ЦИТИРУЕМЫЙ ТЕКСТ ::
Кстати, как не заметить, что в русском стихе Б. Канапьянова – казахский язык поэт знает: казахский эпос, Магжан, Шакарим, Махамбет переведены с оригинала – четко проступает традиционная интонация, можно сказать, кольцовская, даром, что стихи воронежского прасола всем знакомы, как правило, всего-навсего по трем-четырем хрестоматийным вещам:
Перелесок за аулом.
Прячется в траве ручей.
Проезжаю на кауром
Я среди карагачей.
При всей простоте, крупноформатности поэтического почерка, когда строка не щеголяет нарочитой таинственностью, не оберегает себя от прямого и быстрого понимания, в стихах Канапьянова заметна разносторонность тематического выбора. Меньше всего автор склонен работать «циклами», многократно снимать урожай с одной, хорошо получившейся строчки. Под руку так и просится расхожее слово «хроникальность». Вот только хроникальность, репортажность стихов Канапьянова замешана на лирике, пропущенной, как велели классики, сквозь сердце:
Представил я за сотни верст,
Как в южном городе зеленом
Ты дышишь в трубку телефона,
Чтобы от стужи я не мерз.
Но что такое доброта? «И почему ее обожествляют люди», и первый среди обожествляющих – поэт?
За все есть небесная плата.
Край виден земного пути.
В час первый, что после заката,
Свечою мне, друг, посвети.
Мы и не заметили, как легко, как естественно возросло и окрепло в стихах Б. Канапьянова философское качество: поэт переходит к несмущенному мнимой скромностью открытому высказыванию, и оно не тяготит нас надуманностью, назидательной наставительностью. Немного лукавства, приправленного то ли горечью от непонимания, то ли мужской грубоватостью вызова: «Я просто пишу стенограмму. И авторство мне ни к чему». И захочешь – не поверишь после знакомства с сотнями стихотворных канапьяновских строчек. Но рапирной остроты выпад еще не закончен, и наш собеседник не преминет все поставить на свои места – вот что он думает сам о себе: «Но путь мой к небесному храму не повторить никому». И здесь сквозь простые слова проступает «великая магия» поэтической цельности. Не всегда отзывчивость поэта оборачивается безошибочным попаданием «в яблочко», и мы, сочувствуя сердечной боли гражданина, душою тянемся к не менее печальным, трагическим, однако же более свободным эмоционально, более эстетически прочным стихам. Не все «пометки на полях» современности необходимо высекать золотом на мраморе, иные лучше делать быстрым легким карандашом: пусть протекающие годы решат, стоит ли передать написанное в арсенал вечности или все-таки дать возможность милосердному ластику забвения «снять неудачу с пробега».

ЗАДАНИЕ A ::
Что, согласно отрывку о стихах Канапьянова, поэт перевел с оригинала?

Строки с пространственными вопросами ::
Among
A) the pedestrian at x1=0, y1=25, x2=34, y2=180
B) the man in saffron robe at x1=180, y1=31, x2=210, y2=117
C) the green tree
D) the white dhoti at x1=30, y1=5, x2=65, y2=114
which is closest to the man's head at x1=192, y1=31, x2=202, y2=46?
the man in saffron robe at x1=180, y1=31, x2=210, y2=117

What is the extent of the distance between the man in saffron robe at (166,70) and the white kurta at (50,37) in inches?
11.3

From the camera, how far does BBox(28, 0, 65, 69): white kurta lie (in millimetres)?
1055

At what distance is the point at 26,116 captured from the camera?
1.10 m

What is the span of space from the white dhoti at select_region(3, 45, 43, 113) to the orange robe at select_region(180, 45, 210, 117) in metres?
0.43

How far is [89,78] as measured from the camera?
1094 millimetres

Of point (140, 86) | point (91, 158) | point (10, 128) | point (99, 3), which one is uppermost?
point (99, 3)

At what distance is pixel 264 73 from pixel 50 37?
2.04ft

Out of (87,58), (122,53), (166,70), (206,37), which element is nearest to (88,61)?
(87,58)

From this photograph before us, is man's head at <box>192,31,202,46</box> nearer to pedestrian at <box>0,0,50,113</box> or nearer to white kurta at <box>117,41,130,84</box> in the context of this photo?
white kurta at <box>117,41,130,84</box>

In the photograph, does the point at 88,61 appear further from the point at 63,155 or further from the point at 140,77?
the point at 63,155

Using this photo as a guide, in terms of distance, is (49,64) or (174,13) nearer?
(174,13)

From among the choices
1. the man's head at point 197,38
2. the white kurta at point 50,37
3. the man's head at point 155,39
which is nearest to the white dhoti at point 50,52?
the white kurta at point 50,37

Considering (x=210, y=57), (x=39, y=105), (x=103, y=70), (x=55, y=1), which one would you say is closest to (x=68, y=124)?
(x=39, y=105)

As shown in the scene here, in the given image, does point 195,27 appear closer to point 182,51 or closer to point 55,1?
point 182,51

ЗАДАНИЕ B ::
Перепишите строки со строки с «How far is [89,78]» до последней строки включительно. Замените в них «pixel» на «point», остальное оставьте без изменений.

ОТВЕТ A ::
Казахский эпос, Магжана, Шакарима и Махамбета.

ОТВЕТ B ::
How far is [89,78] as measured from the camera?
1094 millimetres

Of point (140, 86) | point (91, 158) | point (10, 128) | point (99, 3), which one is uppermost?
point (99, 3)

At what distance is point 264 73 from point 50 37?
2.04ft

Out of (87,58), (122,53), (166,70), (206,37), which element is nearest to (88,61)?
(87,58)

From this photograph before us, is man's head at <box>192,31,202,46</box> nearer to pedestrian at <box>0,0,50,113</box> or nearer to white kurta at <box>117,41,130,84</box> in the context of this photo?
white kurta at <box>117,41,130,84</box>

In the photograph, does the point at 88,61 appear further from the point at 63,155 or further from the point at 140,77?
the point at 63,155

Using this photo as a guide, in terms of distance, is (49,64) or (174,13) nearer?
(174,13)

From among the choices
1. the man's head at point 197,38
2. the white kurta at point 50,37
3. the man's head at point 155,39
which is nearest to the white dhoti at point 50,52?
the white kurta at point 50,37

Considering (x=210, y=57), (x=39, y=105), (x=103, y=70), (x=55, y=1), which one would you say is closest to (x=68, y=124)?
(x=39, y=105)

As shown in the scene here, in the given image, does point 195,27 appear closer to point 182,51 or closer to point 55,1?
point 182,51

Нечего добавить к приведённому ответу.